Since artificial intelligence (AI) is still a relatively new field for biologists, let's start by addressing a basic question: What is the history of AI and what has caused its exponential growth in a variety of applications? 

Science fiction tales about artificial humans from the arts in 1923 set the groundwork for artificial intelligence.  In the early 1950s, visionaries Alan Turing and John Von Neumann's computational prowess gave upward thrust to artificial intelligence (AI).  They opened the door to human-device connection via laying the basis for cybernetics.  Then, in 1956, the field of artificial intelligence (AI) commenced to take shape as researchers attempted to create computer applications that would perform complicated cognitive functions like remembering, reasoning, and gaining knowledge of. This led to the formation of the word AI.

In the present day, artificial intelligence (AI) has made it possible for people to solve problems, increase productivity, and discover new regions.  The opportunities are boundless, ranging from digital assistants to self-using automobiles and beyond.

So, how can we use AI's potential to safely enhance our world?  

Government, public, and commercial entities are increasingly working together to take advantage of AI's potential while minimizing its risks. A number of recent efforts have been made, such as the President's Council of Science and Technology Forum and President Biden's historic Executive Order, which will create new guidelines for secure and safe artificial intelligence.

Using AI to Advance Gene Therapy Development

The pipeline for gene therapies has grown dramatically in the last ten years. It is anticipated that 17 gene therapy approval decisions will be made in 2023, with several of those decisions focusing on uncommon disorders.

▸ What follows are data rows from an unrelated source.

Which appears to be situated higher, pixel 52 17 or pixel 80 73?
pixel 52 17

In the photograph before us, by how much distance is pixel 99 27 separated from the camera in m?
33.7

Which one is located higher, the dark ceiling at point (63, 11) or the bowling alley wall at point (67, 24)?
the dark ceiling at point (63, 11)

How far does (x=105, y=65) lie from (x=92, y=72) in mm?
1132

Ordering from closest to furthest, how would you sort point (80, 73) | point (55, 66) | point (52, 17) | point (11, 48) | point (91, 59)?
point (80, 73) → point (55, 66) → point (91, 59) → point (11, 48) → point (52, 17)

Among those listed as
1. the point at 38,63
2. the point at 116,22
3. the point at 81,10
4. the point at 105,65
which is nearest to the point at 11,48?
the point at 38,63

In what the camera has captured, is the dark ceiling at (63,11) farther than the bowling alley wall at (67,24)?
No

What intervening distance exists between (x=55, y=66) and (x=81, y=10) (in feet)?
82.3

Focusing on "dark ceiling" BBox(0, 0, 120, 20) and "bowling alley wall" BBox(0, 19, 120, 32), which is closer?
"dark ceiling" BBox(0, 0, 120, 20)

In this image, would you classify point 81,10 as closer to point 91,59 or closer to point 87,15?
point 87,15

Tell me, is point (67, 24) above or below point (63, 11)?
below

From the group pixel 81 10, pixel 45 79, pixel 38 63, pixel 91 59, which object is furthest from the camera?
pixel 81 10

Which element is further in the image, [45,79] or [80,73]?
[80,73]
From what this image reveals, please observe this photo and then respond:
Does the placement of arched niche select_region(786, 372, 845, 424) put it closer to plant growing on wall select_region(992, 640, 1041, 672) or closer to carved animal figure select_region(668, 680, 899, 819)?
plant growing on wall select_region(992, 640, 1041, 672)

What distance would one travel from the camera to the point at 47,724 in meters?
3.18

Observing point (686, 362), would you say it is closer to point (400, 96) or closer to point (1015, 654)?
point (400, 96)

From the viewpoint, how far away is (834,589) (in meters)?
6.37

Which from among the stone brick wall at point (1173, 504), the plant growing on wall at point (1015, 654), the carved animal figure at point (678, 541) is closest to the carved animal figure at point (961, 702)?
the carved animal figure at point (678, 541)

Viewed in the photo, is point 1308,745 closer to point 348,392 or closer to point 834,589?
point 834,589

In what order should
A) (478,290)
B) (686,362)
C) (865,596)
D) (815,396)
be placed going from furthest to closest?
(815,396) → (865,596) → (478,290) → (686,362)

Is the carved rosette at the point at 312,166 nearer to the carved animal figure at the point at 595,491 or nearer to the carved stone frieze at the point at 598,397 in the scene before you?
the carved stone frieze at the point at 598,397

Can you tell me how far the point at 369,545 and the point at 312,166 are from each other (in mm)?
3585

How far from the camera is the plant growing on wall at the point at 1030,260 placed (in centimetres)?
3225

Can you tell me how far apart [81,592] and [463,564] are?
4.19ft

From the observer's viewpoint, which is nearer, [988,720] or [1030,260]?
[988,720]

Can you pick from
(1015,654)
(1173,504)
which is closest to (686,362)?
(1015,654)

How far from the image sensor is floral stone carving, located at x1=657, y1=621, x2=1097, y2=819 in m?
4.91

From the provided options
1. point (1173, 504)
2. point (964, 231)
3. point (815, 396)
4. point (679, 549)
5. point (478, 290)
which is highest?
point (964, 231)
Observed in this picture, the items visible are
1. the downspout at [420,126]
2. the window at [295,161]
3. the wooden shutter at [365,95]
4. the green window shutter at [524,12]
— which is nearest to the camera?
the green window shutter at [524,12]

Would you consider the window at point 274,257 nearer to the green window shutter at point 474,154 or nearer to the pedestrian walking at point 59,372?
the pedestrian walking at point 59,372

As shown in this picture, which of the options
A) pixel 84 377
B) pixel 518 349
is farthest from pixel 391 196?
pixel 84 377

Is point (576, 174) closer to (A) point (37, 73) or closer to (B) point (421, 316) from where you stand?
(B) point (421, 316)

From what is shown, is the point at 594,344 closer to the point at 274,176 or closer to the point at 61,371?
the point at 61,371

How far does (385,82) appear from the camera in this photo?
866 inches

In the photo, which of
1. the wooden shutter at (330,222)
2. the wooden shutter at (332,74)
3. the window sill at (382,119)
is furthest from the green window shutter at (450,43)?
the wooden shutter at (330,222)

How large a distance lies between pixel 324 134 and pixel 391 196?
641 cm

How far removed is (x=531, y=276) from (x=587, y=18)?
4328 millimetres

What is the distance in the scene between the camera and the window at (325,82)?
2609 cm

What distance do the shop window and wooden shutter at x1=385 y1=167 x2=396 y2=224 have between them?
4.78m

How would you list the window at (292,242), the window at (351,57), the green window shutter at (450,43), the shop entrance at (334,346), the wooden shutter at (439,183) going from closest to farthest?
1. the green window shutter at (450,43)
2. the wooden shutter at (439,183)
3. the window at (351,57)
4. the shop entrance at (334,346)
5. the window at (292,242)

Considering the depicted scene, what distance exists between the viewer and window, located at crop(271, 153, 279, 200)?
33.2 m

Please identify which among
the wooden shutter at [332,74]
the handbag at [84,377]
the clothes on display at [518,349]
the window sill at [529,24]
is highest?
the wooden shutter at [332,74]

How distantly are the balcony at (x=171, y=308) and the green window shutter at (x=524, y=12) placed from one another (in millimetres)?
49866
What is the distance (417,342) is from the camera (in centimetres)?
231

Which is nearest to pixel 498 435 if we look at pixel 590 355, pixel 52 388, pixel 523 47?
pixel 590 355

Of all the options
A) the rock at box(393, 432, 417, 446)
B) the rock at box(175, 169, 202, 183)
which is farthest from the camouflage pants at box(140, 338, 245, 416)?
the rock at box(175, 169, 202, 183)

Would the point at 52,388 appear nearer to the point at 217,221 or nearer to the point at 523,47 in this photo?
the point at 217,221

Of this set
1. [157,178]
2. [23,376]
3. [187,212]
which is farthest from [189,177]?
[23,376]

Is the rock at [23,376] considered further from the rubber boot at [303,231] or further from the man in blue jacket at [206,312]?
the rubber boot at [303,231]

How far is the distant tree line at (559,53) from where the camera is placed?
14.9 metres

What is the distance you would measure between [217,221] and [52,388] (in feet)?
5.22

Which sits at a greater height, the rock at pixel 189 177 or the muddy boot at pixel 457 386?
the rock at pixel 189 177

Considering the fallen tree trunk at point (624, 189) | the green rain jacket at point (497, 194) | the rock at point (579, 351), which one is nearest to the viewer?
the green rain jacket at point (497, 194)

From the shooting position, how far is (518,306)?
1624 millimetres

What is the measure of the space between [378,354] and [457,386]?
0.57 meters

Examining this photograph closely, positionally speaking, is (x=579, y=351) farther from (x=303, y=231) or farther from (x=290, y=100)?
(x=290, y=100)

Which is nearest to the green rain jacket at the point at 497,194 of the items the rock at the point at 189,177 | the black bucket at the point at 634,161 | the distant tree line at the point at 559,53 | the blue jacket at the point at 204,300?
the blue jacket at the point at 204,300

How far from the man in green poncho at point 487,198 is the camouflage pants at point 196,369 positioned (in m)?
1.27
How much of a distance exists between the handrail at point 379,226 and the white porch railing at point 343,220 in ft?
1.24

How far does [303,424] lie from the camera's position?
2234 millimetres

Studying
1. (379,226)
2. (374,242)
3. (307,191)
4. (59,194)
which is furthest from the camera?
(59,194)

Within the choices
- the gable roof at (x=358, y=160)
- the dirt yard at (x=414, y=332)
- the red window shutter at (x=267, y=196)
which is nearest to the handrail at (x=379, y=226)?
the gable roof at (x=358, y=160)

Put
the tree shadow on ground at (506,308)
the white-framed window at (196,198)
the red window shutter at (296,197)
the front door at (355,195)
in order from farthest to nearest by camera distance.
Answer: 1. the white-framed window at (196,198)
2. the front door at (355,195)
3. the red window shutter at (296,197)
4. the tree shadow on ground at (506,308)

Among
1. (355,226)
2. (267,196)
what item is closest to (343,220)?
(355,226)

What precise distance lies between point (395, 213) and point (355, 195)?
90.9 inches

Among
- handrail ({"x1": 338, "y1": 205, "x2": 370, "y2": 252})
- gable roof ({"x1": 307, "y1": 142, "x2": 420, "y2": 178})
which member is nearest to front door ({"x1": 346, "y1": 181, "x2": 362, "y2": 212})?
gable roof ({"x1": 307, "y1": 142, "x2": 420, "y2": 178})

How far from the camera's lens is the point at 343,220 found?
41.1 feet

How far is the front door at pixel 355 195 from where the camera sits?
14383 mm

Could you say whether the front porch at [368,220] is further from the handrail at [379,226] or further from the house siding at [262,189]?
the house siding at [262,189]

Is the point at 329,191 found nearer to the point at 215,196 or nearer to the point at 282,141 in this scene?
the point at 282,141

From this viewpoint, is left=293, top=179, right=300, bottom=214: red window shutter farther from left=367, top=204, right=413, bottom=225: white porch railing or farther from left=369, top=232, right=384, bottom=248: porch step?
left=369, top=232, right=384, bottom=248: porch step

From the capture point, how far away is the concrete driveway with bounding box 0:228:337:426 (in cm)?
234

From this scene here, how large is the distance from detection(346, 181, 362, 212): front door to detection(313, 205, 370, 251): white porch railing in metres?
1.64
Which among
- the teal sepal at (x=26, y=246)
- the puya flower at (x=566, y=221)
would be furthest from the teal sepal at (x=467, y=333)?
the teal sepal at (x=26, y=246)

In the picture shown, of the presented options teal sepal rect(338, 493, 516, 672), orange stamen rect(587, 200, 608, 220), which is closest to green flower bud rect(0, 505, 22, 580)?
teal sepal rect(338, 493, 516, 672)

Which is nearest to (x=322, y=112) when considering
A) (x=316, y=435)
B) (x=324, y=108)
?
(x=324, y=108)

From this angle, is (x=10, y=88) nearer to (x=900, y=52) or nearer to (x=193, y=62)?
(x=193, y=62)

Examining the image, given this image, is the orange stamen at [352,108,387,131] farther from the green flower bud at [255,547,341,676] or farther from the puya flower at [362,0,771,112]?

Numerous areas can be improved, as previously said. First, patients may find it difficult to get FDA-approved gene treatments due to their high cost. Second, although the preferred vector for gene delivery, adeno-associated virus (AAV) vector-based gene therapies, are generally regarded as safe, there are still issues with controlling side effects and averting death.

AI-Guided Gene Editing Delivers Superior Clinical Results

The majority of biotech businesses transfect cells with plasmids to create AAVs. The genes encoded by these plasmids create functional AAVs. The "payload," which is often a therapeutic human gene intended to treat illness, is encoded by one plasmid and is then coiled and bundled into the capsid. These plasmids also contain sequences that can be changed to change the payload or the shell of an AAV.

Genetic engineering of this kind is widely used in biopharmaceutical research and development. AI is currently being used to better comprehend and enhance viral vector engineering, among other things.

What Are The Present Difficulties in Developing AI for Gene Therapy?

Although AI has great promise for gene therapy research, it is critical to recognize the substantial obstacles that still need to be addressed. The quality of data used is a major source of many AI-related issues. We can make sure that the existing collaboration between AI and gene therapy development propels long-lasting change by tackling these obstacles. By means of persistent progress, investigation, and cooperation, we can fully unleash the capabilities of artificial intelligence to transform gene therapy and enhance patient results.

FAQs

In what Way Does AI Help Gene Therapy?

AI is applied to gene therapy in a number of ways to improve treatment development, optimization, and delivery. Target validation and identification, drug development and discovery, biomarker prediction, viral vector and biomanufacturing optimization, and personalized medicine are a few examples of applications.

What is the application of AI to CRISPR?

AI is being utilized to improve the precision and efficiency of gene editing in conjunction with CRISPR-based gene treatments. AI models are being utilized to optimize target selection and delivery for more accurate and efficient genome changes, as well as to forecast off-target effects.